One Product Owner, One PRoduct Backlog vs Multiple Product Owners and Product Backlogs?
How is it working for you? Please share your success failure stories?
I am trying to put a process together to manage multiple queues of work ranging from
Infrastructure projects, simple feature enhancements and then big projects with a
small development team of 6-7 developers.
One missing bit is whether this is technically one product (like one codebase, even if large) or not.
If those are completely separate products then using Scrum I'd go in very short sprints (1-2 wks) and sequence development work. So two weeks project A, then project B, then C, then again A - maybe for two sprints, then C etc. In such a situation a single backlog makes no sense, separate backlogs should be kept for A, B and C. I know at least one team that works like this.
Whether you need more POs is rather a function of knowledge about products. Maybe you need someone for each project, maybe you have someone who knows well enough A, B and C to be the PO.
If different products then when you try to do it by taking different stories from different backlogs every sprint what you will end up with is split team. Naturally people will specialize in given project, also it will be very hard to have a good definition of done (are we done if we can ship new increments for A and B but not C this sprint?). If you can't sequence projects with short sprints, then I would look towards Kanban for trying to put some organization into this.
If this is one product/one codebase - then things are much easier. Even if the team will have to touch different areas of the codebase because of different projects they will be still working on the same products so all mechanics of Scrum will apply nicely. One backlog, one PO.
One downside of this to be noted is that people on the team will context-switch and there is a penalty from doing this no matter what process you use. Whatever process you pick should try to minimize this as long as possible (as long as business will be able to hold). Nice thing about Scrum is that it has this built in agreement with the PO that context switches can occur only at sprints border - in other words team will get 1-2 wks to concentrate before having to switch to another project.
Also, don't forget about all technical practices of agile. Unit tests. Automatic builds & tests. Code reviews. Clever use of repos. High standards re. quality. All those are a must in such a challenging environment.
I guess you can do two things:
Do one release of one project, when done, do the next
Split up your development team
Or a combination of both :)
Agile/Scrum are nice buzzwords, but don't seem very related to your question.
Since they apply to the scope of a project, not to a bunch of projects.
I have experience with the second option, up to a level where there are more projects then developers, which isn't what you want. But with decent code review sessions it does seem to work.
A little more detail might help.
Is it one big production team, that is sharing lots of projects between them? Is it a small team (5 ish) with lots of projects?
Why do you have lots of projects? Are they working on different time frames, with some being the 'real work' and others being the 'if your not busy do this as a background task'.
I suppose the key here might be the project to developer ratio.
We have a single department of about 15, which runs 3-4 projects at any one time. People generally belong to a project at any one time, but can move between them as projects go through different phases, and as different skills are needed. Test in particular seem to switch projects a lot.

* _Information provided_
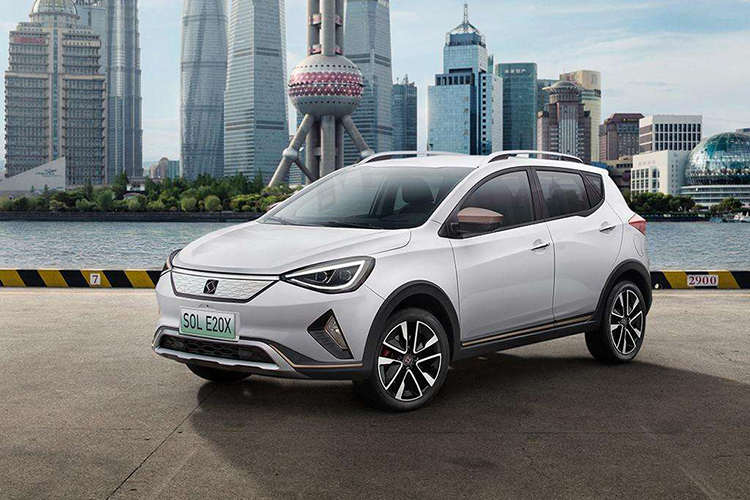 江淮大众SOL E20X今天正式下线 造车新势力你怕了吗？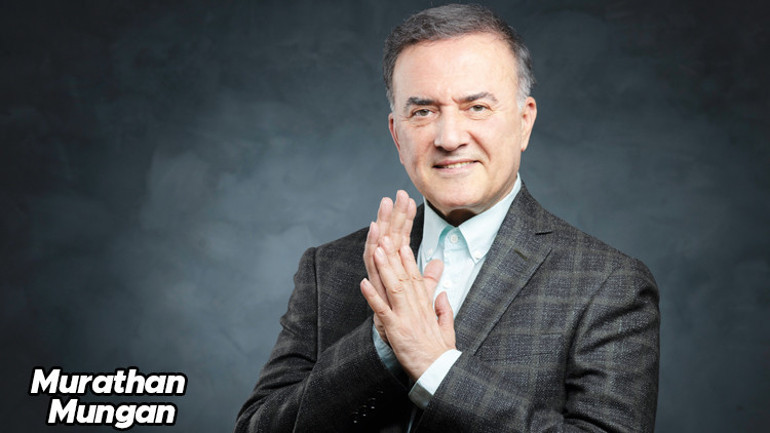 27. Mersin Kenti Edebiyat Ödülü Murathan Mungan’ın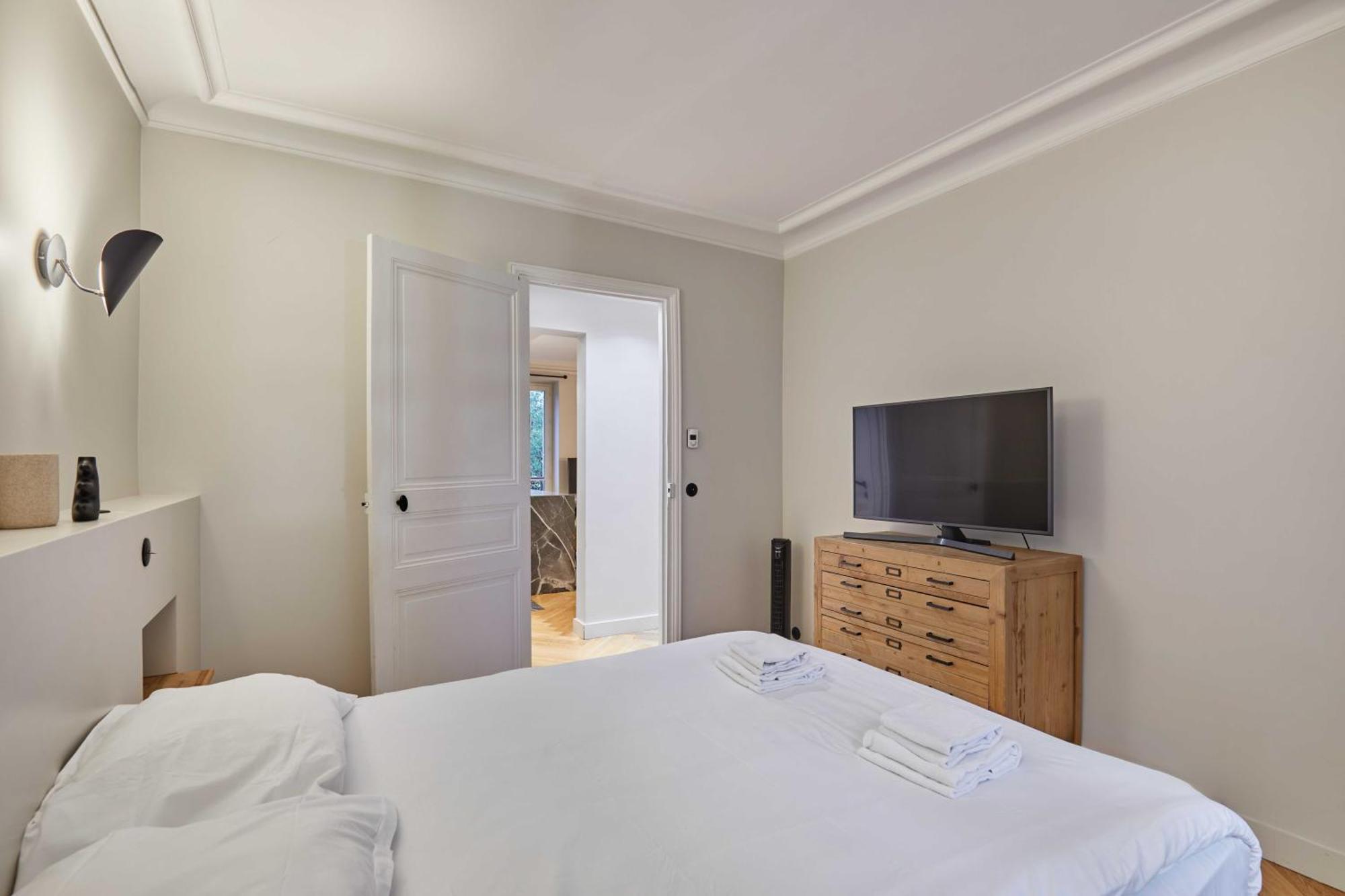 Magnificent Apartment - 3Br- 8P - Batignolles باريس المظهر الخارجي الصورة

* _Questions_
1) Retype the part of the product owner and backlog discussion above between "How is it working" and "large) or not.", inclusive.
2) Decide whether each statement agrees with the product owner and backlog discussion above. For each, answer yes or no and quote the words that settle it.
(a) For completely separate products, sprints of one to two weeks are suggested.
(b) The department described near the end runs about 15 projects at any one time.
(c) The opening post mentions a development team of 6-7 developers.

* _Exercise results_
1)
How is it working for you? Please share your success failure stories?
I am trying to put a process together to manage multiple queues of work ranging from
Infrastructure projects, simple feature enhancements and then big projects with a
small development team of 6-7 developers.
One missing bit is whether this is technically one product (like one codebase, even if large) or not.

2)
(a) Yes: "using Scrum I'd go in very short sprints (1-2 wks)"
(b) No: "We have a single department of about 15, which runs 3-4 projects at any one time."
(c) Yes: "small development team of 6-7 developers."